* Task prompt: List every country named in the text on judicial delays.

Further, there must be an audit of the case management on the bench, especially on matters like adjournment. Practices like moderation of adjournments unless unavoidable in the interest of justice and equity and passing reasoned adjournment orders can be adopted. Studies on juridical practices inform that judicial delays are due to certain patterns of judicial behavior; they shall be modified. System driven measures like a stringent time-bound clearance mandate could be followed. While self-correcting its own behaviour, judiciary can also improve matters on the other side of the spectrum, e.g., imposition of fines for repeated request for adjournments. This will lead to a culture of accountability within the system.
Best practices abound in neighbouring and other jurisdictions. For example, Malaysia’s Backlog Reduction Programme prioritised data analytics and changes in scheduling that helped reduce pendency by up to 40% in three years. Similarly, Singapore and the UK courts have created a system where predictive analytics is used to optimise judicial time and, in that process, improve efficiency and reduce case stagnation.

[Stored data]
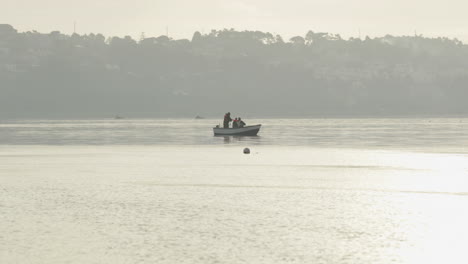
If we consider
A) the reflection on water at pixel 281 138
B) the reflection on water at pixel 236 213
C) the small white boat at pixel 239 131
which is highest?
the small white boat at pixel 239 131

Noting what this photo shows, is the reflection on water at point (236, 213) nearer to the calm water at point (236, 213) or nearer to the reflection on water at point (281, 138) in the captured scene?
the calm water at point (236, 213)

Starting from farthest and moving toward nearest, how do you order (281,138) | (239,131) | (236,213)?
(281,138)
(239,131)
(236,213)

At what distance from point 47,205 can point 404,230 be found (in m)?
12.9

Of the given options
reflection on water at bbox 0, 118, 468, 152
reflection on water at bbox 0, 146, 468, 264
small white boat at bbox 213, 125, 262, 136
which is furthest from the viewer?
small white boat at bbox 213, 125, 262, 136

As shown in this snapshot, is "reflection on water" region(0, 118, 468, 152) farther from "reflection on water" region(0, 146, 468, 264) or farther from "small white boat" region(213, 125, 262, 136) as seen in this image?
A: "reflection on water" region(0, 146, 468, 264)

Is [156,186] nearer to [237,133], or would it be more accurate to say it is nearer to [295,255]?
[295,255]

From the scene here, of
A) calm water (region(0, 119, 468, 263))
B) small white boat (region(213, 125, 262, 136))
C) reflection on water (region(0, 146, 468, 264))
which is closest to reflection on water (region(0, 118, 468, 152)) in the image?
small white boat (region(213, 125, 262, 136))

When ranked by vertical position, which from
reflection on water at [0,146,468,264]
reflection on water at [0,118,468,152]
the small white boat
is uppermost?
the small white boat

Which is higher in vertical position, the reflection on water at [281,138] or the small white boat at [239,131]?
the small white boat at [239,131]

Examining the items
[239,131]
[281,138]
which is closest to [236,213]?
[239,131]

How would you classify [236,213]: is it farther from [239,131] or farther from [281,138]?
[281,138]

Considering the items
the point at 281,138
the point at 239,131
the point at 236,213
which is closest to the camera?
the point at 236,213

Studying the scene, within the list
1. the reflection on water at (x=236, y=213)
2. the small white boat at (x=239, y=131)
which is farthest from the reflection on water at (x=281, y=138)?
the reflection on water at (x=236, y=213)

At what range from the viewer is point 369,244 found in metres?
18.9
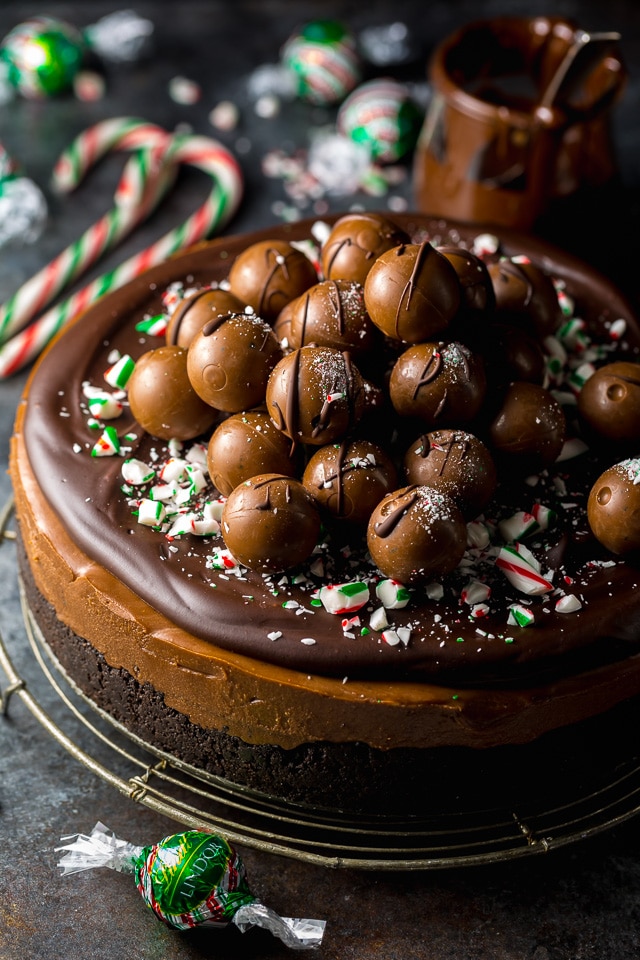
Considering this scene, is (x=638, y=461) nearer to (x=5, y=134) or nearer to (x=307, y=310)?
(x=307, y=310)

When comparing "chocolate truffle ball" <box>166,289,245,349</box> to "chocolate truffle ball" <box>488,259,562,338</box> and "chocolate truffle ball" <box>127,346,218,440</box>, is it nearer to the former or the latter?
"chocolate truffle ball" <box>127,346,218,440</box>

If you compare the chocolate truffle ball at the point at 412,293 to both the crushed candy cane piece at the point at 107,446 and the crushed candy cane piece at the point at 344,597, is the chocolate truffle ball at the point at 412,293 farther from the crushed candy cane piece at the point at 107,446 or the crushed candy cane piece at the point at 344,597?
the crushed candy cane piece at the point at 107,446

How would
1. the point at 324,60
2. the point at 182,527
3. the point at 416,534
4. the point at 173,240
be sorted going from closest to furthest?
1. the point at 416,534
2. the point at 182,527
3. the point at 173,240
4. the point at 324,60

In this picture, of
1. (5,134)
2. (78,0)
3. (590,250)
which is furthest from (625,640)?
(78,0)

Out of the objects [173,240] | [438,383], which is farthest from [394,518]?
[173,240]

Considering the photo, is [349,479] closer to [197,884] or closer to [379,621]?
[379,621]

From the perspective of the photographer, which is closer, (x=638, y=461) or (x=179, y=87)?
(x=638, y=461)

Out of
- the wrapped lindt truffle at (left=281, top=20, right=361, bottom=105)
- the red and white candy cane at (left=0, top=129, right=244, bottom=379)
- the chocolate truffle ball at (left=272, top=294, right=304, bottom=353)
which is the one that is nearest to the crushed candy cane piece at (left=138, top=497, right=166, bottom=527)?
the chocolate truffle ball at (left=272, top=294, right=304, bottom=353)

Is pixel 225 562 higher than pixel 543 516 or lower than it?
lower
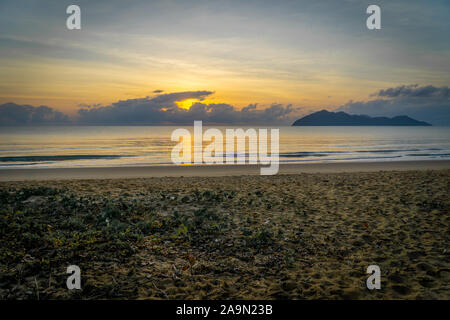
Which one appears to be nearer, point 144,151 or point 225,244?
point 225,244

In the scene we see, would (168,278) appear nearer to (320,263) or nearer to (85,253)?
(85,253)

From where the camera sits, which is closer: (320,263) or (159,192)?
(320,263)

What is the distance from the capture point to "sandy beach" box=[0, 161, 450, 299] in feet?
14.6

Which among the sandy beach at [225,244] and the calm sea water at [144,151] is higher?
the calm sea water at [144,151]

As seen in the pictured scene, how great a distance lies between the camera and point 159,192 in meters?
11.1

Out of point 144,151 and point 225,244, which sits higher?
point 144,151

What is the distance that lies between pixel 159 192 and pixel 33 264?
621cm

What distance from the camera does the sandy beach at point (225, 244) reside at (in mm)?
4453

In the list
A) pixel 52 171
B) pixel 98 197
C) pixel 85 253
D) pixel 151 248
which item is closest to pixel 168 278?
pixel 151 248

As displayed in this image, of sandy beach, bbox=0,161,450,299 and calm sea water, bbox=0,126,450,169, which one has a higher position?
calm sea water, bbox=0,126,450,169

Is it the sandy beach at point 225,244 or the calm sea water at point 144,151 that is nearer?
the sandy beach at point 225,244

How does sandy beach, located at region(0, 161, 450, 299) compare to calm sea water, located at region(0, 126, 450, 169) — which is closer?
sandy beach, located at region(0, 161, 450, 299)

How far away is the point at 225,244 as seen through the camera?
632 cm

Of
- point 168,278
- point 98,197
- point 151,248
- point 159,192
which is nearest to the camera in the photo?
point 168,278
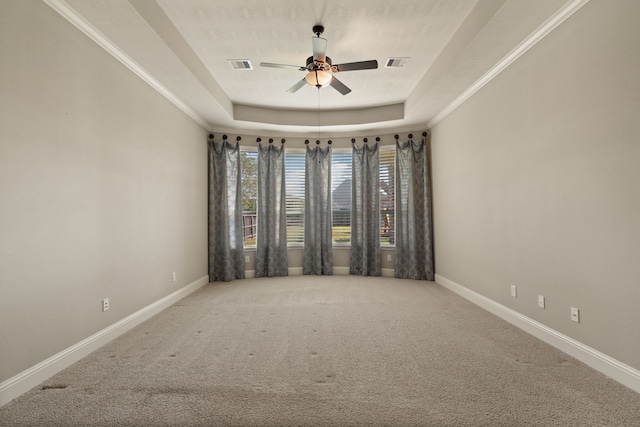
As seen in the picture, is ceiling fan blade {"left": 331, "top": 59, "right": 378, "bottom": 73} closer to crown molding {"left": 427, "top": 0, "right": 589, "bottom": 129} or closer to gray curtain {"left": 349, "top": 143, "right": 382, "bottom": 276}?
crown molding {"left": 427, "top": 0, "right": 589, "bottom": 129}

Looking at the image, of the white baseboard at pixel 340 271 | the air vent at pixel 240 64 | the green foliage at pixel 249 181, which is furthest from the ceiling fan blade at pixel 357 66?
the white baseboard at pixel 340 271

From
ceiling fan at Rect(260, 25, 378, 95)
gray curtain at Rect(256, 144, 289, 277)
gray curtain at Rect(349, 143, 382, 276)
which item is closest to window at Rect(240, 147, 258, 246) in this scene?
gray curtain at Rect(256, 144, 289, 277)

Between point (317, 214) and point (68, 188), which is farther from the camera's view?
point (317, 214)

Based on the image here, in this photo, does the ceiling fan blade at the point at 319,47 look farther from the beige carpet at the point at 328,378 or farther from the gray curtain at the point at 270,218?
the gray curtain at the point at 270,218

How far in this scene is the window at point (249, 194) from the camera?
5.88 meters

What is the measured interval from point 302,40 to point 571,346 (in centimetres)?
381

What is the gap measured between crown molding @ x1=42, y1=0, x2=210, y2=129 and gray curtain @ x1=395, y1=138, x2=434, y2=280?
383 cm

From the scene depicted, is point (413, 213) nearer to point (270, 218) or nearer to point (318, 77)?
point (270, 218)

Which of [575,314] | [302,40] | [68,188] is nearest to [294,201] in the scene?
[302,40]

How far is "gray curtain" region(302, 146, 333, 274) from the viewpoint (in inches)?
234

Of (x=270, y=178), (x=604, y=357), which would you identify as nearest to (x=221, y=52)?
(x=270, y=178)

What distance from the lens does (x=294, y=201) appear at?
6.09 metres

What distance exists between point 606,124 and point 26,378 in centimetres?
433

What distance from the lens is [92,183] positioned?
2.70 m
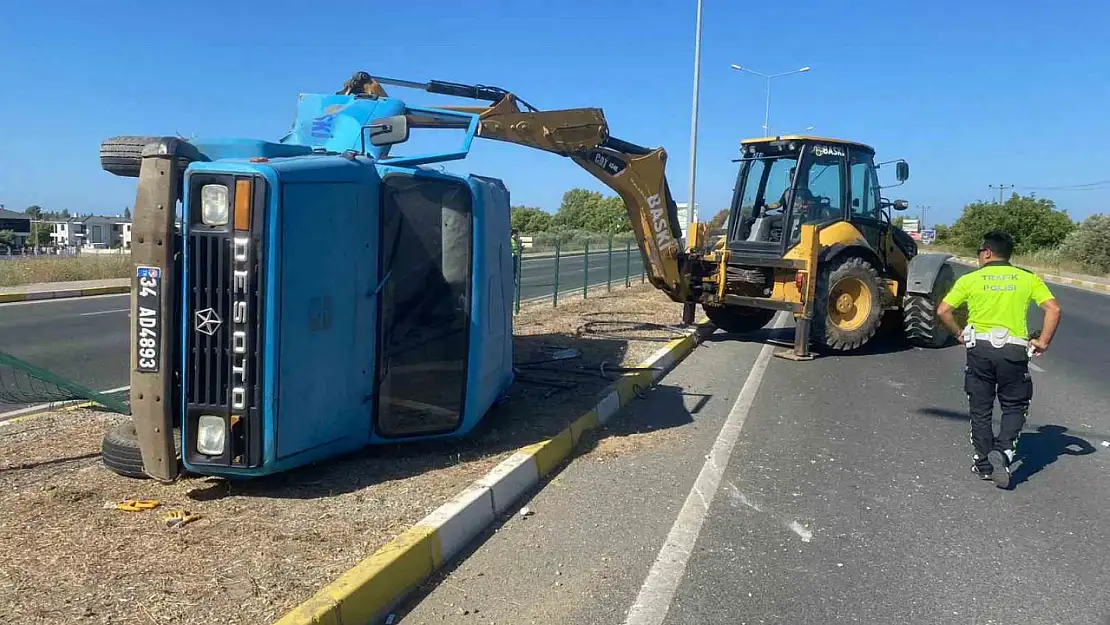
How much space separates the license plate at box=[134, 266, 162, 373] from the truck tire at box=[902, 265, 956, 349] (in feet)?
33.6

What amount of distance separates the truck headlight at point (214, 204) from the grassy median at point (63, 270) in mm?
18673

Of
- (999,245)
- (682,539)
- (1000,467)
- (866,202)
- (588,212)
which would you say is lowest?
(682,539)

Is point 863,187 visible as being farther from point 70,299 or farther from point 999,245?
point 70,299

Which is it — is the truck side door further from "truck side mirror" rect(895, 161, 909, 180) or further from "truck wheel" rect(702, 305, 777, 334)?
"truck wheel" rect(702, 305, 777, 334)

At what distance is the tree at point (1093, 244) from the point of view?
38125 mm

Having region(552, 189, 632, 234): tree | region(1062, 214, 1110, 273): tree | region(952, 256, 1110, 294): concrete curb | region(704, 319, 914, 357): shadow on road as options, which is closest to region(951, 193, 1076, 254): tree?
region(1062, 214, 1110, 273): tree

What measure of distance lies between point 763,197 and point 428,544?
959 centimetres

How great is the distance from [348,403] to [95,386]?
4628 mm

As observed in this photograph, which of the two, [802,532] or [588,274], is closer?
[802,532]

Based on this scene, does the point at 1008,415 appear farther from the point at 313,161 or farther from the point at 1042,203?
the point at 1042,203

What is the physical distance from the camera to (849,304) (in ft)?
36.9

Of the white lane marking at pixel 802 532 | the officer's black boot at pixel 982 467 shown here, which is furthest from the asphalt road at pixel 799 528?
the officer's black boot at pixel 982 467

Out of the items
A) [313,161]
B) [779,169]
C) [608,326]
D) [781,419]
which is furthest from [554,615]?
[779,169]

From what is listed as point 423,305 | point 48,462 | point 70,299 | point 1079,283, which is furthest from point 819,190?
point 1079,283
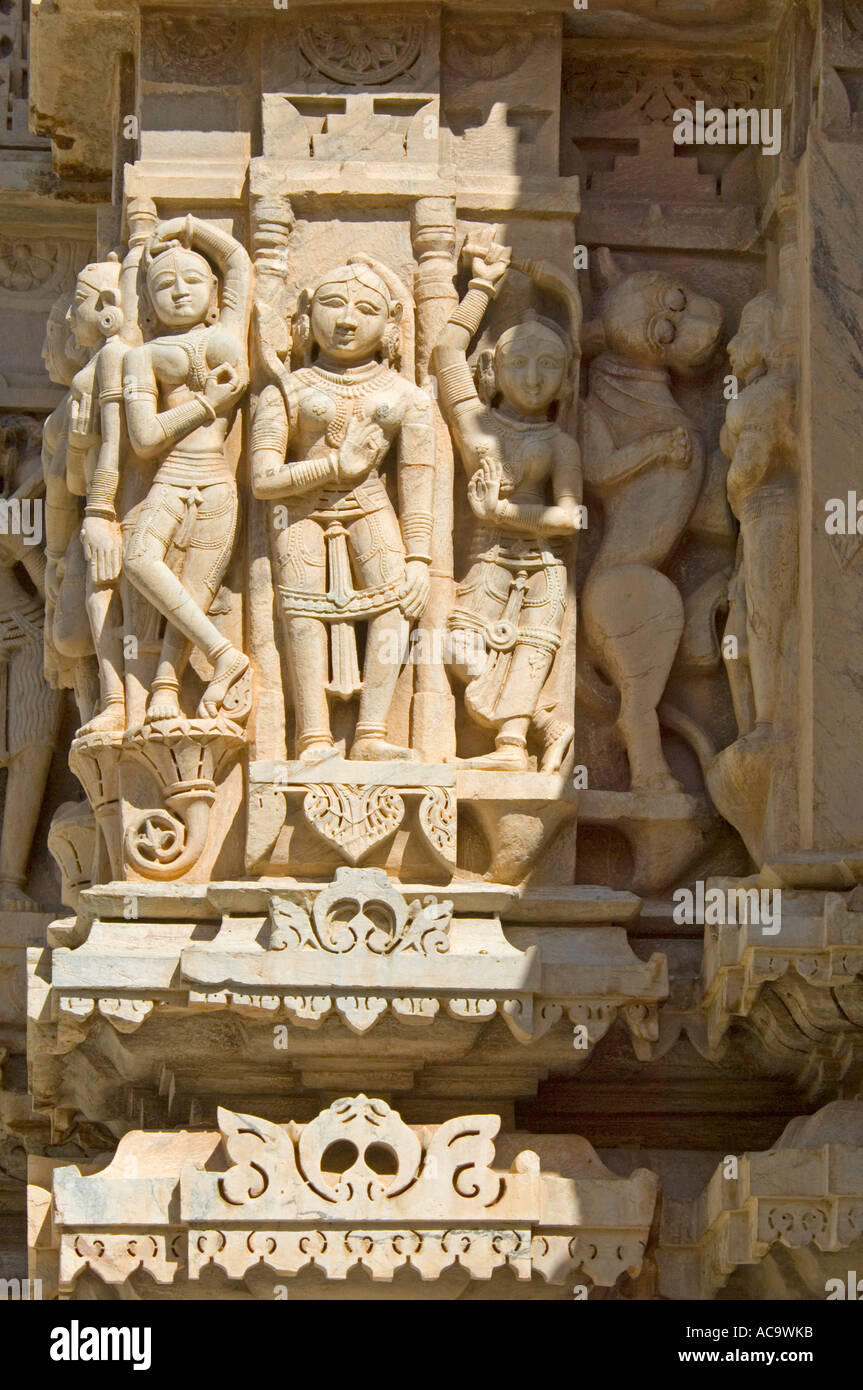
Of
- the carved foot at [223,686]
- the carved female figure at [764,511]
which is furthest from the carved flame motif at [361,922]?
the carved female figure at [764,511]

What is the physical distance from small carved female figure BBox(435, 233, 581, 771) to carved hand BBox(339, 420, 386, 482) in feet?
1.31

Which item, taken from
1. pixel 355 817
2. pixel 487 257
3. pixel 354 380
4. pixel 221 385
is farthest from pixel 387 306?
pixel 355 817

* Written solution: Malaysia, Singapore, the UK